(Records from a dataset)
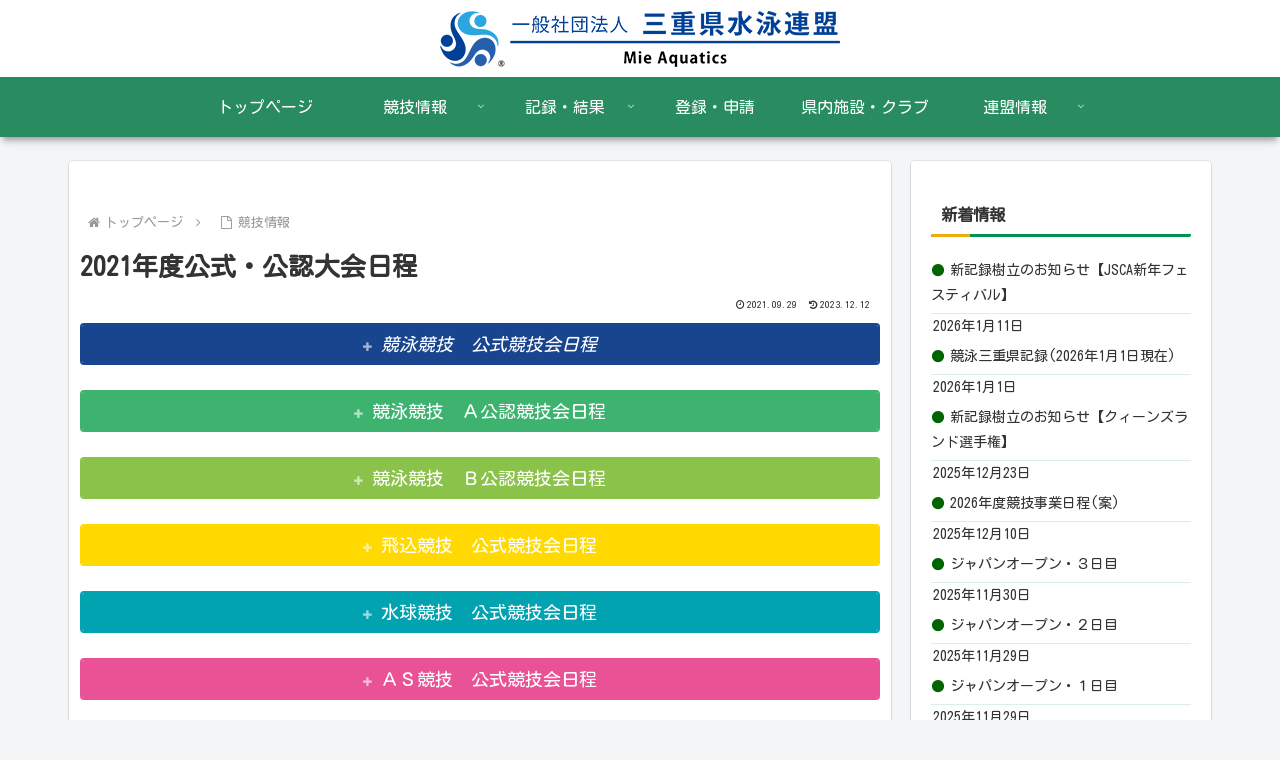

--- FILE ---
content_type: text/css
request_url: https://mie-swim.com/wp-content/themes/cocoon-child-master/style.css?ver=6.9&fver=20211209060422
body_size: 698
content:
@charset "UTF-8";

/*!
Theme Name: Cocoon Child
Description: Cocoon専用の子テーマ
Theme URI: https://wp-cocoon.com/
Author: わいひら
Author URI: https://nelog.jp/
Template:   cocoon-master
Version:    1.1.3
*/

/************************************
** 子テーマ用のスタイルを書く
************************************/
/*必要ならばここにコードを書く*/
.getPostDispArea .getPost{
    border: 2px solid #9a9a9a;
    padding: 5px;
    margin: 10px 0px;
    background-color: #e4f4ff;
}

.getPostDispArea .getPost:after {
    content: '';
    display: table;
    clear: both;
}

.getPostDispArea .getPost2{
   // border: 2px solid #9a9a9a;
    padding: 5px;
    margin: 0px 0px;
    background-color: #e4f4ff;
}

.getPostDispArea .getPost2:after {
    content: '';
    display: table;
    clear: both;
}

.getPostTitleArea {
    width: 100%;
    float: left;
}

.getPostDateArea {
    width: 12%;
    float: left;
}

.getPostStringArea {
    width: 88%;
    padding-left: 15px;
    float: left;
}

h4.getPostTitle {
    font-weight: bold;
}

ul.xoxo.blogroll {
    list-style:  none;      /* デフォルトのアイコンを消す */
    margin:  0;             /* デフォルト指定上書き */
    padding: 0;             /* デフォルト指定上書き */
}

h6.getPost2 {
 // border-bottom: solid 3px #cce4ff;
  font-size: 12pt;
  position: relative;
}

/************************************
** レスポンシブデザイン用のメディアクエリ
************************************/
/*1023px以下*/
@media screen and (max-width: 1023px){
  /*必要ならばここにコードを書く*/

}

/*834px以下*/
@media screen and (max-width: 834px){
  /*必要ならばここにコードを書く*/
.getPostDateArea {
    width: 14%;
    float: left;
}

.getPostStringArea {
    width: 86%;
    padding-left: 15px;
    float: left;
}
  
}

/*600px以下*/
@media screen and (max-width: 600px){
  .getPostDateArea {
    width: 100%;
    float: left;
}
  /*必要ならばここにコードを書く*/
}

/*480px以下*/
@media screen and (max-width: 480px){
  /*必要ならばここにコードを書く*/
}
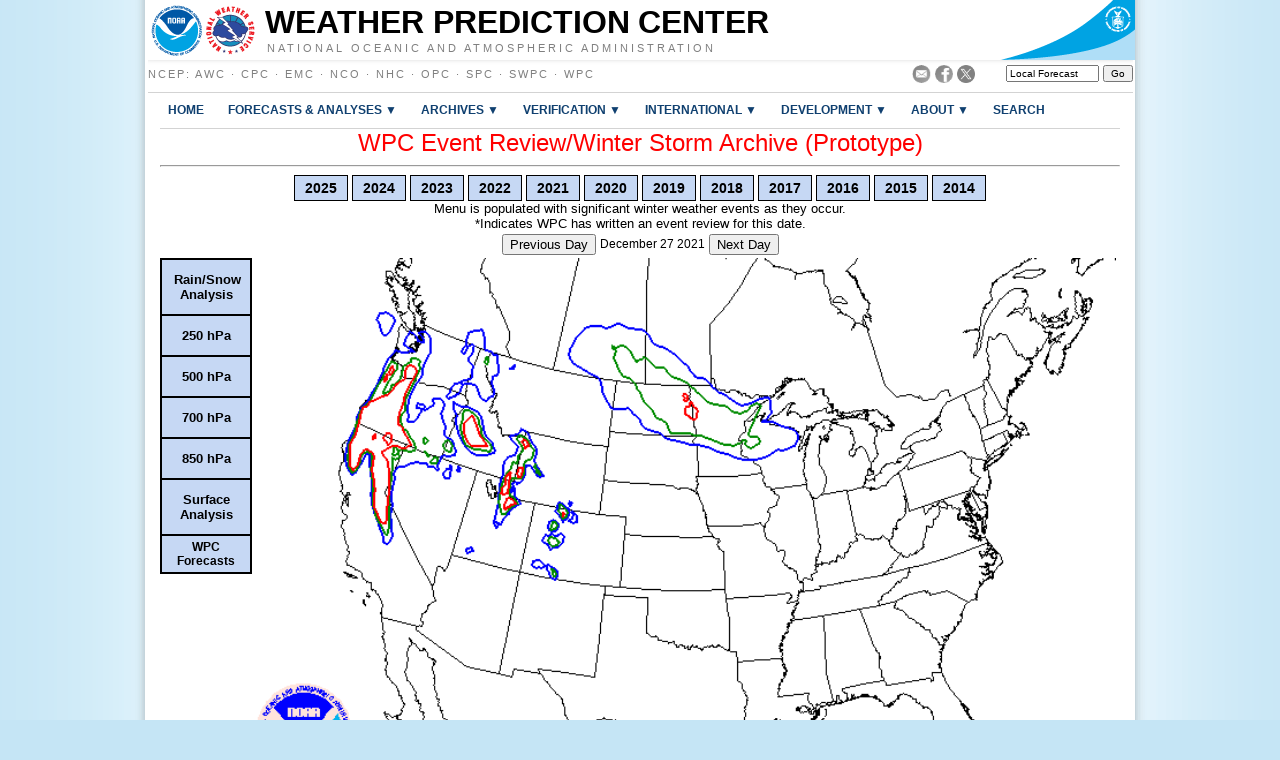

--- FILE ---
content_type: text/css
request_url: http://www.wpc.ncep.noaa.gov/para/para_css/pulldown.css
body_size: 1818
content:
#nav, #nav ul {
        width: 100%;
        padding: 0;
        margin: 0;
        list-style: none;
        line-height: 2em;
        z-index: 100;
}

#nav a:link, #nav a:active, #nav a:visited {
        display: block;
        margin: 0 1px 0 0;
        padding-top: 10px;
/*
        border: 1px solid #ccc;
*/
        color: #104070;
        text-align: center;
        width: 12.2em; 
        text-decoration: none;
        font-weight: bold;
        background-color: #fff;
/*        background-color: #C9C9C9; */
/*        background-color:#707070; */
/*        background-color:#5970B2; */
}

#nav a:hover {
        background-color:#fff;
        color: #333;
        font-weight: bold;
}

#nav li ul a:link, #nav li ul a:active, #nav li ul a:visited {
        display: block;
        margin: 0 1px 0 0;
        padding-top: 10px;
/*
        border: .5px solid #ccc;
*/
        color: #696969;
        text-align: center;
        width: 12.2em; 
        text-decoration: none;
        background-color:#E2E2E2; 
/*        background-color:#FBFBDB; */
}

#nav li ul a:hover {
        background-color:#fff;
        color: #333;
}

#nav li a {
        display: block;
        width: 12.2em; 
        text-align: center;
        text-decoration: none;
        padding: 8px 0;
/*
        border: 1px solid #ccc;
*/
}

#nav li {
        margin: 0 1px 0 0;
        padding: 0;
        list-style: none;
        float: left;
        width: 12.2em; 
        font: 13px arial;
}

#nav li ul {
        position: absolute;
        width: 12.2em; 
        left: -999em;
}

#nav li ul ul {
        margin: -1em 0 0 12.2em;
}

#nav li:hover ul ul, #nav li.sfhover ul ul {
        left: -999em;
}

#nav li:hover ul, #nav li li:hover ul, #nav li.sfhover ul, #nav li li.sfhover ul {
        left: auto;
}




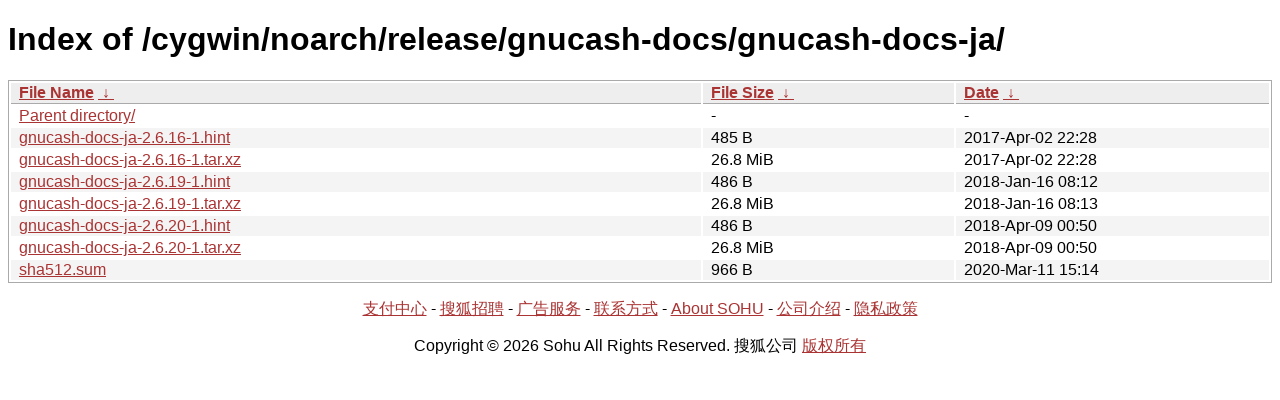

--- FILE ---
content_type: text/html; charset=utf8
request_url: https://mirrors.sohu.com/cygwin/noarch/release/gnucash-docs/gnucash-docs-ja/?C=M&O=A
body_size: 1163
content:
<!DOCTYPE html><html><head><meta http-equiv="content-type" content="text/html; charset=utf-8"><meta name="viewport" content="width=device-width"><style type="text/css">body,html {background:#fff;font-family:"Bitstream Vera Sans","Lucida Grande","Lucida Sans Unicode",Lucidux,Verdana,Lucida,sans-serif;}tr:nth-child(even) {background:#f4f4f4;}th,td {padding:0.1em 0.5em;}th {text-align:left;font-weight:bold;background:#eee;border-bottom:1px solid #aaa;}#list {border:1px solid #aaa;width:100%;}a {color:#a33;}a:hover {color:#e33;}</style>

WHAT YOU NEED TO DO:
Could you set down the records above word for word, without any of the pictures?

SOLUTION TO THE EXERCISE:
--- FILE ---
content_type: text/css
request_url: https://mie-swim.com/wp-content/themes/cocoon-child-master/style.css?ver=6.9&fver=20211209060422
body_size: 698
content:
@charset "UTF-8";

/*!
Theme Name: Cocoon Child
Description: Cocoon専用の子テーマ
Theme URI: https://wp-cocoon.com/
Author: わいひら
Author URI: https://nelog.jp/
Template:   cocoon-master
Version:    1.1.3
*/

/************************************
** 子テーマ用のスタイルを書く
************************************/
/*必要ならばここにコードを書く*/
.getPostDispArea .getPost{
    border: 2px solid #9a9a9a;
    padding: 5px;
    margin: 10px 0px;
    background-color: #e4f4ff;
}

.getPostDispArea .getPost:after {
    content: '';
    display: table;
    clear: both;
}

.getPostDispArea .getPost2{
   // border: 2px solid #9a9a9a;
    padding: 5px;
    margin: 0px 0px;
    background-color: #e4f4ff;
}

.getPostDispArea .getPost2:after {
    content: '';
    display: table;
    clear: both;
}

.getPostTitleArea {
    width: 100%;
    float: left;
}

.getPostDateArea {
    width: 12%;
    float: left;
}

.getPostStringArea {
    width: 88%;
    padding-left: 15px;
    float: left;
}

h4.getPostTitle {
    font-weight: bold;
}

ul.xoxo.blogroll {
    list-style:  none;      /* デフォルトのアイコンを消す */
    margin:  0;             /* デフォルト指定上書き */
    padding: 0;             /* デフォルト指定上書き */
}

h6.getPost2 {
 // border-bottom: solid 3px #cce4ff;
  font-size: 12pt;
  position: relative;
}

/************************************
** レスポンシブデザイン用のメディアクエリ
************************************/
/*1023px以下*/
@media screen and (max-width: 1023px){
  /*必要ならばここにコードを書く*/

}

/*834px以下*/
@media screen and (max-width: 834px){
  /*必要ならばここにコードを書く*/
.getPostDateArea {
    width: 14%;
    float: left;
}

.getPostStringArea {
    width: 86%;
    padding-left: 15px;
    float: left;
}
  
}

/*600px以下*/
@media screen and (max-width: 600px){
  .getPostDateArea {
    width: 100%;
    float: left;
}
  /*必要ならばここにコードを書く*/
}

/*480px以下*/
@media screen and (max-width: 480px){
  /*必要ならばここにコードを書く*/
}

--- FILE ---
content_type: text/css
request_url: http://www.wpc.ncep.noaa.gov/para/para_css/pulldown.css
body_size: 1818
content:
#nav, #nav ul {
        width: 100%;
        padding: 0;
        margin: 0;
        list-style: none;
        line-height: 2em;
        z-index: 100;
}

#nav a:link, #nav a:active, #nav a:visited {
        display: block;
        margin: 0 1px 0 0;
        padding-top: 10px;
/*
        border: 1px solid #ccc;
*/
        color: #104070;
        text-align: center;
        width: 12.2em; 
        text-decoration: none;
        font-weight: bold;
        background-color: #fff;
/*        background-color: #C9C9C9; */
/*        background-color:#707070; */
/*        background-color:#5970B2; */
}

#nav a:hover {
        background-color:#fff;
        color: #333;
        font-weight: bold;
}

#nav li ul a:link, #nav li ul a:active, #nav li ul a:visited {
        display: block;
        margin: 0 1px 0 0;
        padding-top: 10px;
/*
        border: .5px solid #ccc;
*/
        color: #696969;
        text-align: center;
        width: 12.2em; 
        text-decoration: none;
        background-color:#E2E2E2; 
/*        background-color:#FBFBDB; */
}

#nav li ul a:hover {
        background-color:#fff;
        color: #333;
}

#nav li a {
        display: block;
        width: 12.2em; 
        text-align: center;
        text-decoration: none;
        padding: 8px 0;
/*
        border: 1px solid #ccc;
*/
}

#nav li {
        margin: 0 1px 0 0;
        padding: 0;
        list-style: none;
        float: left;
        width: 12.2em; 
        font: 13px arial;
}

#nav li ul {
        position: absolute;
        width: 12.2em; 
        left: -999em;
}

#nav li ul ul {
        margin: -1em 0 0 12.2em;
}

#nav li:hover ul ul, #nav li.sfhover ul ul {
        left: -999em;
}

#nav li:hover ul, #nav li li:hover ul, #nav li.sfhover ul, #nav li li.sfhover ul {
        left: auto;
}





--- FILE ---
content_type: text/html; charset=utf8
request_url: https://mirrors.sohu.com/cygwin/noarch/release/gnucash-docs/gnucash-docs-ja/?C=M&O=A
body_size: 1163
content:
<!DOCTYPE html><html><head><meta http-equiv="content-type" content="text/html; charset=utf-8"><meta name="viewport" content="width=device-width"><style type="text/css">body,html {background:#fff;font-family:"Bitstream Vera Sans","Lucida Grande","Lucida Sans Unicode",Lucidux,Verdana,Lucida,sans-serif;}tr:nth-child(even) {background:#f4f4f4;}th,td {padding:0.1em 0.5em;}th {text-align:left;font-weight:bold;background:#eee;border-bottom:1px solid #aaa;}#list {border:1px solid #aaa;width:100%;}a {color:#a33;}a:hover {color:#e33;}</style>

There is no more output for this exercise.